*** Opening of Supplied records ***

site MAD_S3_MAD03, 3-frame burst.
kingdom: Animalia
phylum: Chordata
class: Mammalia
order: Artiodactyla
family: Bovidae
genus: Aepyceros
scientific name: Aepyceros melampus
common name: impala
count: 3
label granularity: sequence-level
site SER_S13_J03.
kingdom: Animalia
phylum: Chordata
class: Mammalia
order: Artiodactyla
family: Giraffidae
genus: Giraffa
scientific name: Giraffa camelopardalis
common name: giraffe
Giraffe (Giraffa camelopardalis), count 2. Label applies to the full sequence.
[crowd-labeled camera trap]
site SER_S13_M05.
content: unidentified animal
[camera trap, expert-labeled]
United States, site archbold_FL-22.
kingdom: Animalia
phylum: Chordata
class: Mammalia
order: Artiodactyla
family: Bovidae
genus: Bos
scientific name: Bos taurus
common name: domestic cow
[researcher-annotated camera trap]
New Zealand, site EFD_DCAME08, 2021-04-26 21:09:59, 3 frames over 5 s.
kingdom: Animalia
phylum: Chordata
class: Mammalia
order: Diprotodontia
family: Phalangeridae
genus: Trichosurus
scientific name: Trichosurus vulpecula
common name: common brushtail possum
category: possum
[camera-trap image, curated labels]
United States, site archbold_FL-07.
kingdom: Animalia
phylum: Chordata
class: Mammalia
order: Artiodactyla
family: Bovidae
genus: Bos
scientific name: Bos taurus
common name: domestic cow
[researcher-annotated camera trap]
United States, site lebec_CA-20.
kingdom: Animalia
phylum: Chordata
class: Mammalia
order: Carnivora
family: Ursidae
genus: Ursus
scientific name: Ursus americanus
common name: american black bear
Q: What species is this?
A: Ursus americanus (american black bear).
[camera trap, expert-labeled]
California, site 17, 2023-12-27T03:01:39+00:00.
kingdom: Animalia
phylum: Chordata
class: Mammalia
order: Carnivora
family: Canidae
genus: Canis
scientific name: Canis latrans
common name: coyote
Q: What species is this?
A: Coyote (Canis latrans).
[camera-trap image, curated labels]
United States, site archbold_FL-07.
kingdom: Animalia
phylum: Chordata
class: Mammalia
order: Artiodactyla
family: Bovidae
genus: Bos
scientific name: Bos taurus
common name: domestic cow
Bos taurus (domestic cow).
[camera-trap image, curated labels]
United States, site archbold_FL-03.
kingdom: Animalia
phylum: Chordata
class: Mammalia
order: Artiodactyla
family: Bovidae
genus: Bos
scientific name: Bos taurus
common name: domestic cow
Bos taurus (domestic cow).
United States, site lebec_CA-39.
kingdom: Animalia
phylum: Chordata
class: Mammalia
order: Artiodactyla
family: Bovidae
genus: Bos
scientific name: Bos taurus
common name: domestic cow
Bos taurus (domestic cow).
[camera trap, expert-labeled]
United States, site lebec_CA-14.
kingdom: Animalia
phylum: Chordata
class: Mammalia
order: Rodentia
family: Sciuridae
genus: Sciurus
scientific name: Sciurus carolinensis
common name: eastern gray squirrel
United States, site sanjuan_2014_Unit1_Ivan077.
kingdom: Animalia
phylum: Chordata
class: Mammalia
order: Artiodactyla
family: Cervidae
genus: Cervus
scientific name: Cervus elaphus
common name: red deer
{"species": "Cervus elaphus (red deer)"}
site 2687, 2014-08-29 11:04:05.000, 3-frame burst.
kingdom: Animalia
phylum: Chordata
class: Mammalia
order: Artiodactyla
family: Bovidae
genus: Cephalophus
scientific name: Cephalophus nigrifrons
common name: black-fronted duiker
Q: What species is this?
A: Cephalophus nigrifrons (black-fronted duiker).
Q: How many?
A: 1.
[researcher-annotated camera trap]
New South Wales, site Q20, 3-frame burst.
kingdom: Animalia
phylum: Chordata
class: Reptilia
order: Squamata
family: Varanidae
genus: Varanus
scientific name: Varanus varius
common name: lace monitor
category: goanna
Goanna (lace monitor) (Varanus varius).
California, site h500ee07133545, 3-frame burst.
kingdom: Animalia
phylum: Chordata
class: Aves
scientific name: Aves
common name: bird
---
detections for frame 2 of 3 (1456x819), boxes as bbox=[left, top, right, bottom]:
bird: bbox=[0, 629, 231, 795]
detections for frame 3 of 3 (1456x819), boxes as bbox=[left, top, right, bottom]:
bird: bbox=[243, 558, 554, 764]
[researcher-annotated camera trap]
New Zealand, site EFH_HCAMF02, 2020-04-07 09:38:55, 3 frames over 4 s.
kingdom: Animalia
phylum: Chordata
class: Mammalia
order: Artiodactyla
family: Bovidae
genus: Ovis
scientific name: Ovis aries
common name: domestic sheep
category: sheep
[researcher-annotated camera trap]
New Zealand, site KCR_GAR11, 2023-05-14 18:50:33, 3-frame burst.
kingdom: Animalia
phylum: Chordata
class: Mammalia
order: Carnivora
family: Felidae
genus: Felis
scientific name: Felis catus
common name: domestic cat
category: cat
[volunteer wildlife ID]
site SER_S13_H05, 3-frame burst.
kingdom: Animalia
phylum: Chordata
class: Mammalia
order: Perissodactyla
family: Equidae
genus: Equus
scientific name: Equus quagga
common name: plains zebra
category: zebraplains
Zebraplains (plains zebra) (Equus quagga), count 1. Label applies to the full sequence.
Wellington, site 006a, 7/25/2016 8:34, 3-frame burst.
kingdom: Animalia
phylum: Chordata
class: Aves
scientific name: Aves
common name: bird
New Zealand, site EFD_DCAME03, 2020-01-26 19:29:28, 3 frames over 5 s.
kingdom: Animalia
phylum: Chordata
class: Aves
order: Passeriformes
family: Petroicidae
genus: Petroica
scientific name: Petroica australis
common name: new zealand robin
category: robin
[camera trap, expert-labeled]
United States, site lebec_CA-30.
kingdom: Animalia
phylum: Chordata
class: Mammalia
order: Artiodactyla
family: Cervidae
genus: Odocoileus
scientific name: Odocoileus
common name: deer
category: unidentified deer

*** Close of Supplied records ***

Only lines holding the string "frames" are wanted; gather each one from the entries above.

» Exercise result:
New Zealand, site EFD_DCAME08, 2021-04-26 21:09:59, 3 frames over 5 s.
New Zealand, site EFH_HCAMF02, 2020-04-07 09:38:55, 3 frames over 4 s.
New Zealand, site EFD_DCAME03, 2020-01-26 19:29:28, 3 frames over 5 s.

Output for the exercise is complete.